::: EXTRAIT :::

A dix ans, j'avais des couettes ou des tresses suivant l'humeur du jour de ma mère et je la suppliais de me laisser aller en vélo à l'école, pour faire comme les grands.
A dix ans, mon meilleur copain s'appelait Séverin, et il avait les clés de sa maison autour de son cou -le chanceux! je pensais à l'époque- parce que ses parents travaillaient beaucoup, et il venait parfois en pantoufles en classe parce qu'il oubliait de mettre ses chaussures.
A dix ans, j'étais terrorisée par les mauvaises notes et ne savais pas sauter à la corde, manque de coordination, une corde à sauter dans les mains et je manquais de décapiter tout le monde (d'ailleurs, je ne suis pas plus habile maintenant... ).
A dix ans, j'en faisais de choses, je vivais dans un univers peuplés de rêves et d'aventures en tout genre (ça n'a pas changé non plus) et j'essayais de comprendre le monde qui m'entourait.
Un peu comme Felix.
Felix est le plus petit de sa classe et le deuxième juste derrière Rosalie Twerski, la fayotte de service, vous savez, celle qui a toujours la main levée et n'hésite pas à dénoncer ces camarades. Lonny est son meilleur copain. Il est plus grand que lui, mais c'est normal, il a deux ans de plus, et lui, contrairement à Felix, il s'installe au fond de la classe, ou plutôt on l'installe au fond de la classe. Parce que Soeur Dymphna n'est pas facile. En plus d'être sévère, elle a une légère tendance à la dépression et au passage de films en classe quand le rideau noir s'abat sur elle. Et par un fâcheux concours de circonstances (auquel Félix est bien évidemment étranger, il est beaucoup trop sage avec ses boucles brunes et son air de premier, euh.. second de la classe, non, ça n'a rien à voir avec ses tirs qui ont malencontreusement raté leur cible pour atteindre un obstacle non identifié et imprévu), Soeur Dymphna se voit obligée d'abandonner l'école et est remplacée par Melle Marguerite, la nouvelle instit', une laïque dans une institution privée, qui arrive avec ses manières libres et son français québecois.

::: DONNÉES RECUEILLIES :::

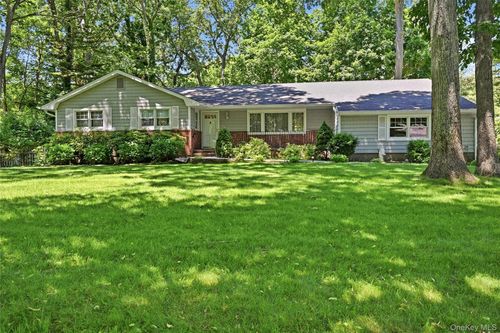 34 Bolan Dr, Huntingtn Sta, NY, 11746-2844 | Card Image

:::

### TÂCHES À RÉALISER
A – Selon l'extrait, qui remplace Sœur Dymphna à l'école ?
B – Rédigez la suite de l'extrait sur Felix et sa classe, à partir de sa dernière phrase.

### RÉSULTATS DE L'EXERCICE
A – Sœur Dymphna est remplacée par Melle Marguerite, la nouvelle institutrice.

B –
L'année scolaire qui s'annonçait insipide devient franchement plus... originale.
Wally Lamb nous livre dans un portrait tendre et teinté d'humour de l'enfance qui découvre la vie. Felix est grand maintenant, il a dix ans, il comprend tout, ou presque. Et ce qu'il ne comprend pas, il doit le comprendre pour ne pas être ridicule, l'adolescence est sur le pas de la porte. Son copain Lonny sait plein de choses, il fait des blagues qui font rire tout le monde, un peu comme Chino, le serveur du restaurant de la famille, mais Felix ne peut surtout pas avouer qu'il ne comprend pas toujours leurs blagues. Il se pose des questions, la sexualité commence à l'interpeler et il a essayé de demander des explications à son père, mais celui-ci évite la question et trouve des excuses. Il se défile.
Felix porte un regard naïf sur l'Amérique des années 60, sur la modernité qui envahit le monde, les concours de cuisine et les spectacles à l'école, sur la famille, sur les amis (Zhenya et sa langue qui fourche est un personnage déluré très rafraîchissant dans ce contexte de Guerre Froide et de la peur de l'autre) et sur tout ce qui semble important quand on a dix ans.
C'est un roman que j'ai apprécié mais qui m'a un peu laissée sur ma faim. Il aurait pu me marquer, mais malheureusement, je n'en garderai pas un souvenir impérissable. Sans savoir pourquoi, j'avais en tête Ne tirez pas sur l'oiseau moqueur en attaquant le récit (qui n'ont de point commun que le récit de l'enfance), et peut-être que cela a conditionné ma façon d'aborder la trame. La première partie a manqué de rythme à mon goût, mais a malgré tout été compensée par la fin qui m'a fait franchement sourire, comme un diesel qui met du temps à démarrer.
Par contre je m'interroge, pourquoi ce titre dans la version française ? On est bien loin du Wishin' and Hopin' original...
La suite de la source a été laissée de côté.